Virtual Machine

  • Updated on 22nd Aug 2024

Abstraction

If one thinks about it, abstraction is nothing but the most efficient form of trade contract. In this contract a seller of a service can announce the services it is offering with every single detail captured in it and interested customers can avail it without having to have a side discussion outside the contract. Similarly a customer can announce the service it needs and any seller that wants to provide it can contact the seller. If this sounds too capitalistic, that is because it is capitalistic, every single thing interaction in the world is about capitalism!.

Abstraction's beauty is in its completeness (neccessary and sufficient). If the contract has been published, no further discussion has to happen between seller and customer (atleast regarding trade terms). What that means is that if the everyone creates their own contracts and people start following some conventions to standardise terms of different kinds of trades, then for that kind of trade any customer can connect with any seller at minimum possible effort. This results in more number of experiments around how to provide service for a certain trade type, which further fuels higher quality services at a much faster rate of availability. This is why we need abstractions.

Abstraction is most highlighted when working with computer systems. Everything is an abstraction over an abstraction over an abstraction and so on. In such systems, one needs to limit the layers of abstraction one dabbles into, as one can't possibly work on or understand every abstraction layer. Carl Sagan famously said that "If you want to make a sandwitch from scratch, you need to first make a universe", so focus on the nitty gritties of what abstraction you have been given and what abstraction you are trying to provide by building on top of it.

Virtual Machine

Do you think computer is a complex machine! It surely is but its core design is so simple that one can intuitively comprehend it and maybe even come up with it with some brainstorming. This is the revelation I had when I looked at the interface and the state of a virtual machine.

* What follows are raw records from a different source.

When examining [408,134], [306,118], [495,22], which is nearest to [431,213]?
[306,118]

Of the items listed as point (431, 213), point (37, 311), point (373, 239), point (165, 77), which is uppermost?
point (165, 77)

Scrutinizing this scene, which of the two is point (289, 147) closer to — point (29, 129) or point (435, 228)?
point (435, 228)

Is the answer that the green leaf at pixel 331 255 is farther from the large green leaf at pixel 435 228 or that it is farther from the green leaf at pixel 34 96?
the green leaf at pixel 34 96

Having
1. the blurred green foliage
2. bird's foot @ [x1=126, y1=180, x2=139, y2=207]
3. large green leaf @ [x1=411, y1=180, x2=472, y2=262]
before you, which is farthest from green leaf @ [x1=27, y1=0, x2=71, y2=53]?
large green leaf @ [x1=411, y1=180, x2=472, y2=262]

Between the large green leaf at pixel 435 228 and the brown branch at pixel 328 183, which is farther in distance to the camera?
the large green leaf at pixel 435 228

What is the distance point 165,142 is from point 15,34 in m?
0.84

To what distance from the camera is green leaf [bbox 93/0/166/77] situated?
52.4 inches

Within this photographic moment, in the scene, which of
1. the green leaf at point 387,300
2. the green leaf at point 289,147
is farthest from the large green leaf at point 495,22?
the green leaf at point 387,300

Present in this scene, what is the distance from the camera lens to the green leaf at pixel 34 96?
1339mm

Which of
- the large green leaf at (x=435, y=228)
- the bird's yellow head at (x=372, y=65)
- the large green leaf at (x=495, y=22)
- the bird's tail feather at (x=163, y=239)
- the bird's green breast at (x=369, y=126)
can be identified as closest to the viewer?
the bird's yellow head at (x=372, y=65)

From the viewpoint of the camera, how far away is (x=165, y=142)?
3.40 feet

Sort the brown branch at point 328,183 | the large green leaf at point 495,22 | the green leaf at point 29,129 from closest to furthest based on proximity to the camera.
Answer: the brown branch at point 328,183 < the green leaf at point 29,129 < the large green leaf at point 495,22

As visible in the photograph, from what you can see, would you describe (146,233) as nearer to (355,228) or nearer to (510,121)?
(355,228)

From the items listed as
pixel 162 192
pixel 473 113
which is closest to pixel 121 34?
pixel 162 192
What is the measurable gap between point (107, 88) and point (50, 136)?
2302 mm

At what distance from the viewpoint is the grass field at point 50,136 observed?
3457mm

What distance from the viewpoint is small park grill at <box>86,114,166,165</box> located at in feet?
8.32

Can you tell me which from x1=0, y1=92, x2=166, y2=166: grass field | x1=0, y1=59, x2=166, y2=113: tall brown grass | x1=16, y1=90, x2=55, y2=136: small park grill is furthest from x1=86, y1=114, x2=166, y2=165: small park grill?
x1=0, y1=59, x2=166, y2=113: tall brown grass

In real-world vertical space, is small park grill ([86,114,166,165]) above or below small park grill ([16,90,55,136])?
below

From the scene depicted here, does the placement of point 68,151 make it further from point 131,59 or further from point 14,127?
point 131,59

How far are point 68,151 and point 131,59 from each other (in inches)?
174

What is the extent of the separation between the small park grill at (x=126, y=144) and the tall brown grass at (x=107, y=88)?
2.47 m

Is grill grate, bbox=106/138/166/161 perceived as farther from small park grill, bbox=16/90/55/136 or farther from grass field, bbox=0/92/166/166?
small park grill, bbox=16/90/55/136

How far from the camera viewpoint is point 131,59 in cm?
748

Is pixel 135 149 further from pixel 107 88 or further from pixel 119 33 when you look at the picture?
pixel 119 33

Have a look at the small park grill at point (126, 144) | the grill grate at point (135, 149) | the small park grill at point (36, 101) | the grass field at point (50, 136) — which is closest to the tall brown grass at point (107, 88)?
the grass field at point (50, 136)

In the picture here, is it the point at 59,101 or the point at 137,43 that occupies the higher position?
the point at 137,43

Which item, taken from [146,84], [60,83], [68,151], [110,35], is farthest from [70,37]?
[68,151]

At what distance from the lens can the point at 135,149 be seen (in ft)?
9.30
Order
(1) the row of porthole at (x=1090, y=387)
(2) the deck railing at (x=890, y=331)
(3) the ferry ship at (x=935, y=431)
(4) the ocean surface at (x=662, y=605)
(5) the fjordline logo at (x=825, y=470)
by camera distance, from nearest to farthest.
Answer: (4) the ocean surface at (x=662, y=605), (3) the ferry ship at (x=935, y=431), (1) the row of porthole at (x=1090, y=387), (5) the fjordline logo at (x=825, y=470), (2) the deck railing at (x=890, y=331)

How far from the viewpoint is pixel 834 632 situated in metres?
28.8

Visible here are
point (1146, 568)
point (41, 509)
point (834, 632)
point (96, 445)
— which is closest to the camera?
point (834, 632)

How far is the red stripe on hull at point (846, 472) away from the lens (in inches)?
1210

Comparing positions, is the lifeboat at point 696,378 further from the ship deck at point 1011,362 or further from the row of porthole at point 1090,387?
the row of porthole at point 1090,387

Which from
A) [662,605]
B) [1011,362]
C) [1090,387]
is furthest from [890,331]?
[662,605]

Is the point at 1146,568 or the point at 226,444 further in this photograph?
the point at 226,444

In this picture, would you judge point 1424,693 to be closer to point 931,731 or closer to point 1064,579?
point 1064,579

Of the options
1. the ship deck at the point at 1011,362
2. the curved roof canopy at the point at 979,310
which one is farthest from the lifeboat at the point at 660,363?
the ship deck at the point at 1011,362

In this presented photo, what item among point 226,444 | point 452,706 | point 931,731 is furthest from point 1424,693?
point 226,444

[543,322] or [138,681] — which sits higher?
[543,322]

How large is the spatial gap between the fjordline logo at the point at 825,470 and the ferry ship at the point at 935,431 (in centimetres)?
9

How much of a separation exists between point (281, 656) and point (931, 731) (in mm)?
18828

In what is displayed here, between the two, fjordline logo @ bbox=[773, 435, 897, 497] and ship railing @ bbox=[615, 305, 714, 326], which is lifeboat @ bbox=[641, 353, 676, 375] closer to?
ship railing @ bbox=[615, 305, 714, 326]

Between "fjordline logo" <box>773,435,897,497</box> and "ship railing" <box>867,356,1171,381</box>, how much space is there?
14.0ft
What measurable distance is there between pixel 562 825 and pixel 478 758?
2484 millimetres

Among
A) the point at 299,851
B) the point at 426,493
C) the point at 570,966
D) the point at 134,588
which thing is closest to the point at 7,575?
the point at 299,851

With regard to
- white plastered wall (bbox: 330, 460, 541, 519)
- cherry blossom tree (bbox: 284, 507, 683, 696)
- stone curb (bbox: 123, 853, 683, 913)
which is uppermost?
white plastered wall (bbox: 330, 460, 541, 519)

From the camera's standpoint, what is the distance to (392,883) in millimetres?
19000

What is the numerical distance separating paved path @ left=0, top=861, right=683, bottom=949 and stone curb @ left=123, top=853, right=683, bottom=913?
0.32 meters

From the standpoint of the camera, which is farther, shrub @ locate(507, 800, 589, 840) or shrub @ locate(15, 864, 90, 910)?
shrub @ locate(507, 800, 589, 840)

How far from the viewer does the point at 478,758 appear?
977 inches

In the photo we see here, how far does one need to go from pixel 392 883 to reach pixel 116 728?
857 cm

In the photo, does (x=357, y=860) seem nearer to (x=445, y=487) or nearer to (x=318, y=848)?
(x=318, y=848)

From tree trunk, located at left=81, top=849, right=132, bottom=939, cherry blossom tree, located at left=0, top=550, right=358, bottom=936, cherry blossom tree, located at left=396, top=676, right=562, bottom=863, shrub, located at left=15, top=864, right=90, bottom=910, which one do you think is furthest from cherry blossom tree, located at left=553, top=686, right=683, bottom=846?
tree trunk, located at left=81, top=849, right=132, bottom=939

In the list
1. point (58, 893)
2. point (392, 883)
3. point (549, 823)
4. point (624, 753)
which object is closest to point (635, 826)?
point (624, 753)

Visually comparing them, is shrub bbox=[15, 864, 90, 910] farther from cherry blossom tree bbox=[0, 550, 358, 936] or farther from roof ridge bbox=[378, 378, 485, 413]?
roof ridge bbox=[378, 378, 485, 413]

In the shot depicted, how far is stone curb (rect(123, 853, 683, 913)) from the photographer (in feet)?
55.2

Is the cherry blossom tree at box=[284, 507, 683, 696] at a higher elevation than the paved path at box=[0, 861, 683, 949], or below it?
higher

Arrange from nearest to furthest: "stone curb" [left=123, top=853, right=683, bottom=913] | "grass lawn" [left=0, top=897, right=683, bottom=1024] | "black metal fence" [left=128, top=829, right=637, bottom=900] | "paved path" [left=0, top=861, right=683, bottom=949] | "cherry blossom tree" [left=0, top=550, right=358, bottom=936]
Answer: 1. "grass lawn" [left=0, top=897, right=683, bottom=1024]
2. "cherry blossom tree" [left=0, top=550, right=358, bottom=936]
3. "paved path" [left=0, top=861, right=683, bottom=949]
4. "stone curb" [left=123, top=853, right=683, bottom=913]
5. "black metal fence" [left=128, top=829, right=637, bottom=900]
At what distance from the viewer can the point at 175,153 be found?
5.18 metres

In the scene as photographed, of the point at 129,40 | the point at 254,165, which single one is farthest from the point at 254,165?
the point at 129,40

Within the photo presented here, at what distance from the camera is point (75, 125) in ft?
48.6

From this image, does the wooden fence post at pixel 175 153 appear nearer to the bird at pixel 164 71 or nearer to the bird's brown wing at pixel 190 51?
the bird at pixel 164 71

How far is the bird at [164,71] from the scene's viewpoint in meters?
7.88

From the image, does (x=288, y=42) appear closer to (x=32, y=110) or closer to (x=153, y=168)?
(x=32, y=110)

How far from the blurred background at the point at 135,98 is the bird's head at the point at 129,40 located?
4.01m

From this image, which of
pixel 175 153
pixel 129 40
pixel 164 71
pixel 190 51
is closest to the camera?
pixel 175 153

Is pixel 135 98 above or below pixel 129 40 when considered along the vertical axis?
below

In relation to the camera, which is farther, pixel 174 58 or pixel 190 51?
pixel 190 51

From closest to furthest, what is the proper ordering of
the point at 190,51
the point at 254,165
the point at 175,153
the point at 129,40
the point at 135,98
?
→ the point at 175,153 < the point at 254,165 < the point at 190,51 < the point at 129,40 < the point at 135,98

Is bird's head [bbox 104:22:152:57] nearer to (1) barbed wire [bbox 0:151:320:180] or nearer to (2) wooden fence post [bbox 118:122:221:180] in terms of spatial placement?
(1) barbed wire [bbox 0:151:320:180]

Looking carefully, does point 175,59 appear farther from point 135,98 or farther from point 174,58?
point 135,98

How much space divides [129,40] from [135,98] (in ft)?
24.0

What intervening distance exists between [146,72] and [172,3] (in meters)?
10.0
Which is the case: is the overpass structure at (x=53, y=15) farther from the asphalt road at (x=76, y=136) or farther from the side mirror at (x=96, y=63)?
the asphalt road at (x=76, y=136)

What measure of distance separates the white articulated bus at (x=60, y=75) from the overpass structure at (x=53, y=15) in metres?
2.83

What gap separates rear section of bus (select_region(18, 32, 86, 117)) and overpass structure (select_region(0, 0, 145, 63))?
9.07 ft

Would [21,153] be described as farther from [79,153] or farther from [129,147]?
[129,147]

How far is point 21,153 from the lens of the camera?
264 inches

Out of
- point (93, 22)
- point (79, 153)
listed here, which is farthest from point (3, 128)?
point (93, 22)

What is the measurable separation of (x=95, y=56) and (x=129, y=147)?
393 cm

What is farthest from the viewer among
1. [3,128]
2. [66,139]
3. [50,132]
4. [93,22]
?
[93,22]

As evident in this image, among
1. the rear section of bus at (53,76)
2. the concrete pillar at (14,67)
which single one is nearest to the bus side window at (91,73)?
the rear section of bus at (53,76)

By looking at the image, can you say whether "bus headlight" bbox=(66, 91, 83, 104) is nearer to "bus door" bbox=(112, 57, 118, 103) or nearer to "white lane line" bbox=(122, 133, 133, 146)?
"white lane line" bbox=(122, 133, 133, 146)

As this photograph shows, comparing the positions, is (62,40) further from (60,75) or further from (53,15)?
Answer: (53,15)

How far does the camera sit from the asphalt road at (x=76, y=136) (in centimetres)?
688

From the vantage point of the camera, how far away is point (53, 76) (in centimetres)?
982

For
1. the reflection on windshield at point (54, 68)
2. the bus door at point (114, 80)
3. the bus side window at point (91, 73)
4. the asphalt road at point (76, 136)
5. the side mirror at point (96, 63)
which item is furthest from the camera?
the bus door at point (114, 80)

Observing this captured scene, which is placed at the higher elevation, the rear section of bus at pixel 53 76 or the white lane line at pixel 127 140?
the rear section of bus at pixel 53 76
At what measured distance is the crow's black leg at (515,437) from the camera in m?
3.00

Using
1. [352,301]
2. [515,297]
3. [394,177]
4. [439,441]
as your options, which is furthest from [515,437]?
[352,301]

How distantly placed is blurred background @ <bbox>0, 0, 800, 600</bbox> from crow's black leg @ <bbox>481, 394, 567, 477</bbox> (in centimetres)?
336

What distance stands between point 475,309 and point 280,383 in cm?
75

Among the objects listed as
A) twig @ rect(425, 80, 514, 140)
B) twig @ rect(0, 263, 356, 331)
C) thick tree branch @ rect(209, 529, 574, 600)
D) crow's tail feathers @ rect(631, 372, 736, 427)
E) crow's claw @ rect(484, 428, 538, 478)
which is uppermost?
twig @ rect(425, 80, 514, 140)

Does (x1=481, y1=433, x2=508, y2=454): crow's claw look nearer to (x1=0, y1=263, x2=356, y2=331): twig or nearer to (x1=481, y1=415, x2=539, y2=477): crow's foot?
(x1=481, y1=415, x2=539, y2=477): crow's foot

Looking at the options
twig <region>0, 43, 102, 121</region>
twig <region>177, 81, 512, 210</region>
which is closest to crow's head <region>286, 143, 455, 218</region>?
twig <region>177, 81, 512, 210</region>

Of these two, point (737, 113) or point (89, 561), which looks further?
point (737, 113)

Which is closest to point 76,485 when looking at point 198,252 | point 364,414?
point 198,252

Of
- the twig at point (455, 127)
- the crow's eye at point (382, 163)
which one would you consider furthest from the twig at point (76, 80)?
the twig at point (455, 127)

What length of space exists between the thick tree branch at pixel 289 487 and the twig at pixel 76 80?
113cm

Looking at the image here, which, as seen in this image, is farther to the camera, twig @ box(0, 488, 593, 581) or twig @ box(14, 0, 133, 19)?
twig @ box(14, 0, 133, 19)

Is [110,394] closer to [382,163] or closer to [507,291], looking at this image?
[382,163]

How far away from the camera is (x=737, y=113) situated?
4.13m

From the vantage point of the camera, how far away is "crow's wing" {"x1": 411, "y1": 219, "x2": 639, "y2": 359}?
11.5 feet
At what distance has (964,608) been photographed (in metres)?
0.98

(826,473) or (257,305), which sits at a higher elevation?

As a programmer, I deal with some or all of the following things on a regular basis. Writing a simple VM helped me understand the foundation and reasoning behind each one them -

  • Memory allocation and deallocation for storing intermediate results.
  • Input Output.
  • Debugger

Related post - Digital Machine Layer by Layer

Implementation

Implementation of 16-bit virtual machine (VM). Please note that this implementation is inspired by LC3 but does not completely follow it, infact implements instructions and design using my own intuition. (Checkout code at https://github.com/SaurabhGoyal/vmrs/)

What value and API does a VM provide?

  • A virtual machine is a mock for a real machine, in our case a CPU.
  • The main value that CPU provides is to run instructions.
  • To run the machine, a program code has to be provided which is nothing but an array of instructions.
  • The instructions themselves need to be in machine code, each instruction being a 16-bit value.
  • The machine will simply execute and step through each instruction of the program one at a time.
  • The instruction-set would be of Assembly language as it is smaller and easier to implement.
  • The above is sufficient if we do have a machine which can not be interrupted (i.e. given additional input) during its execution. However, to add support of interruption of machine, we need a way for machine to be able to take new input, process it and generate a response of the execution of the input.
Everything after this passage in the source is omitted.